The paper tackled the problem of visual-inertial odometry accuracy being compromised by dynamic objects and occlusions in real-world scenes, and the result was ADUGS-VINS, which outperformed state-of-the-art methods in multiple scenarios, demonstrating improved pose estimation accuracy.
Visual-inertial odometry (VIO) is widely used in various fields, such as robots, drones, and autonomous vehicles. However, real-world scenes often feature dynamic objects, compromising the accuracy of VIO. The diversity and partial occlusion of these objects present a tough challenge for existing dynamic VIO methods.
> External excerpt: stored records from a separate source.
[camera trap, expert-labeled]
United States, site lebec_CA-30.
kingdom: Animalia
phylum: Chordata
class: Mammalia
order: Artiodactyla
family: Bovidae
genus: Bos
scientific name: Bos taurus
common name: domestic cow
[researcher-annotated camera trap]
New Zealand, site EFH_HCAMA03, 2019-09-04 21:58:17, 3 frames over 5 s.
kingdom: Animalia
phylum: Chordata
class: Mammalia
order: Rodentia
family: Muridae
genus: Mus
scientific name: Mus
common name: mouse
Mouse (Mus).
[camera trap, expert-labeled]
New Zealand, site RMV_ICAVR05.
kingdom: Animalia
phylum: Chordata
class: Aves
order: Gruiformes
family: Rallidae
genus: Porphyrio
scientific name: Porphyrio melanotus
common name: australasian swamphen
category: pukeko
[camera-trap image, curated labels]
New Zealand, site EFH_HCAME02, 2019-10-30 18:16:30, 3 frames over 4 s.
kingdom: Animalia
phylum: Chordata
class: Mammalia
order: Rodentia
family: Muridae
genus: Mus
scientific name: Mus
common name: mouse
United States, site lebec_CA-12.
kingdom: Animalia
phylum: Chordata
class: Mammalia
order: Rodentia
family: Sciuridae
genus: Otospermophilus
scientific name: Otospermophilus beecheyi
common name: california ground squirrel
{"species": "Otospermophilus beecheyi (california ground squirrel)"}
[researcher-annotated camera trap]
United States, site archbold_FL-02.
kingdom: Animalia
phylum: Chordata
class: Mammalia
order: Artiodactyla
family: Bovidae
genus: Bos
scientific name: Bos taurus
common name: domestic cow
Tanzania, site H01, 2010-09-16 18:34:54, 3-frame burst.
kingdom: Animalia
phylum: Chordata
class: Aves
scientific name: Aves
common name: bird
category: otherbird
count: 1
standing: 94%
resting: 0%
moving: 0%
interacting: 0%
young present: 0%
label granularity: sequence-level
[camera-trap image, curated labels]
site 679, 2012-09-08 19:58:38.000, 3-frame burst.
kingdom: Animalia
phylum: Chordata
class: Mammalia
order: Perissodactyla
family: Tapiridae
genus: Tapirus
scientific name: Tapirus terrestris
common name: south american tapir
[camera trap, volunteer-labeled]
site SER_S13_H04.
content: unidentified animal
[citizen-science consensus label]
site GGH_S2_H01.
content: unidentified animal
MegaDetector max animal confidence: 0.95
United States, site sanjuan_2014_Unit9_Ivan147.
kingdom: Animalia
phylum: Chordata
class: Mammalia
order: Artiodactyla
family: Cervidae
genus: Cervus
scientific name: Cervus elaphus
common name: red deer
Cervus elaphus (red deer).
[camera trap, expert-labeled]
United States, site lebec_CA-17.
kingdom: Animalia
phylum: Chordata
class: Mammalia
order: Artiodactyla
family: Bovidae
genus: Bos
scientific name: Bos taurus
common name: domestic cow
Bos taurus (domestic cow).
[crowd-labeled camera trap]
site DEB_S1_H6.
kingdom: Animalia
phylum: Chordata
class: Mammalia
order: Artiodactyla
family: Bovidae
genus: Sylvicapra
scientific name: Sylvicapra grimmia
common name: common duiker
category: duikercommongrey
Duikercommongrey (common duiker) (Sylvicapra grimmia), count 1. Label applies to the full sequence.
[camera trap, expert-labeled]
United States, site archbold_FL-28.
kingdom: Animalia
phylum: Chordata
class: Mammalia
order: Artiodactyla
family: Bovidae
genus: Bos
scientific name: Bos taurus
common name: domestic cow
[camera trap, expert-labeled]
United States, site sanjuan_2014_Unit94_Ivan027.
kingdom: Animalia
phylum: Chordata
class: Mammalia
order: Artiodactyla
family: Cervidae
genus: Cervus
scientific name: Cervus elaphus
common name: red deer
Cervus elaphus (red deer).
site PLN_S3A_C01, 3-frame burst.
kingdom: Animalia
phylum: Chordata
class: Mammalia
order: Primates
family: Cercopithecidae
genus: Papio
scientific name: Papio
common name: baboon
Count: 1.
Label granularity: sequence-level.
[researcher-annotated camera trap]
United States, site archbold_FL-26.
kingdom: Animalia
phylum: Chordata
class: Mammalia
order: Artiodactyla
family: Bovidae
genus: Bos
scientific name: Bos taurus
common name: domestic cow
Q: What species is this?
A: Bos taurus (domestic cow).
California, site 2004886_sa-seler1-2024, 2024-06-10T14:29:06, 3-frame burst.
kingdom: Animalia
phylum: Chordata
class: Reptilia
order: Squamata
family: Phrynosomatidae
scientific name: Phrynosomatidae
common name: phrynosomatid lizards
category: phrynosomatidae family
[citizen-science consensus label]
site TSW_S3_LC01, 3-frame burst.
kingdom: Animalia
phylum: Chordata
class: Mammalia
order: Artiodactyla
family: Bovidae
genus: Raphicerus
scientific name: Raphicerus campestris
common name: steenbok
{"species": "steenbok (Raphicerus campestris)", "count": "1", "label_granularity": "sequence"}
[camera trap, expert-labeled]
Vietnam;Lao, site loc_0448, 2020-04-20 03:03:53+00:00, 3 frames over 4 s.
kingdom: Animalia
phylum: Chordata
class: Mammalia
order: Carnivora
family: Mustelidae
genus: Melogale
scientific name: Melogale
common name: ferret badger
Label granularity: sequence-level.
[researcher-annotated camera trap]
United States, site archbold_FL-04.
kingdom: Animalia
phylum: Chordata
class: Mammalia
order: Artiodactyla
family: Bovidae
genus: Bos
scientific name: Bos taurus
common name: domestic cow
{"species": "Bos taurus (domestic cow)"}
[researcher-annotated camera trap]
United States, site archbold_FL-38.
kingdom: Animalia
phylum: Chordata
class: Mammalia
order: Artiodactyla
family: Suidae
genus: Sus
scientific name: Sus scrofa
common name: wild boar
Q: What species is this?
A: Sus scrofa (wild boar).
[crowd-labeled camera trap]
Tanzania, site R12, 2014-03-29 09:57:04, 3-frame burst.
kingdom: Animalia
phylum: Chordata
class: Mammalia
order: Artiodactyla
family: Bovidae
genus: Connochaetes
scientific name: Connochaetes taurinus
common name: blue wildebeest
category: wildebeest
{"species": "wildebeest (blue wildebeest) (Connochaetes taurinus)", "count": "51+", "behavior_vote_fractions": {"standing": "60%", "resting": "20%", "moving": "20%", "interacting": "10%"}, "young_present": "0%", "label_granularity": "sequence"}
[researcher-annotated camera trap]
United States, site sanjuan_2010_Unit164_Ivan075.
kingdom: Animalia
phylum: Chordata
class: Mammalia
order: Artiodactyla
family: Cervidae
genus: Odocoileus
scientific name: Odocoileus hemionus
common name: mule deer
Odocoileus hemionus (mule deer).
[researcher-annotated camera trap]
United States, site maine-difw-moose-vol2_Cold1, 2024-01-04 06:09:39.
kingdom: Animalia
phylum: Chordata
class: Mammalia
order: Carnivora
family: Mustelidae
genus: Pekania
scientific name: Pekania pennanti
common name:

To tackle this challenge, we introduce ADUGS-VINS, which integrates an enhanced SORT algorithm along with a promptable foundation model into VIO, thereby improving pose estimation accuracy in environments with diverse dynamic objects and frequent occlusions. We evaluated our proposed method using multiple public datasets representing various scenes, as well as in a real-world scenario involving diverse dynamic objects. The experimental results demonstrate that our proposed method performs impressively in multiple scenarios, outperforming other state-of-the-art methods. This highlights its remarkable generalization and adaptability in diverse dynamic environments, showcasing its potential to handle various dynamic objects in practical applications.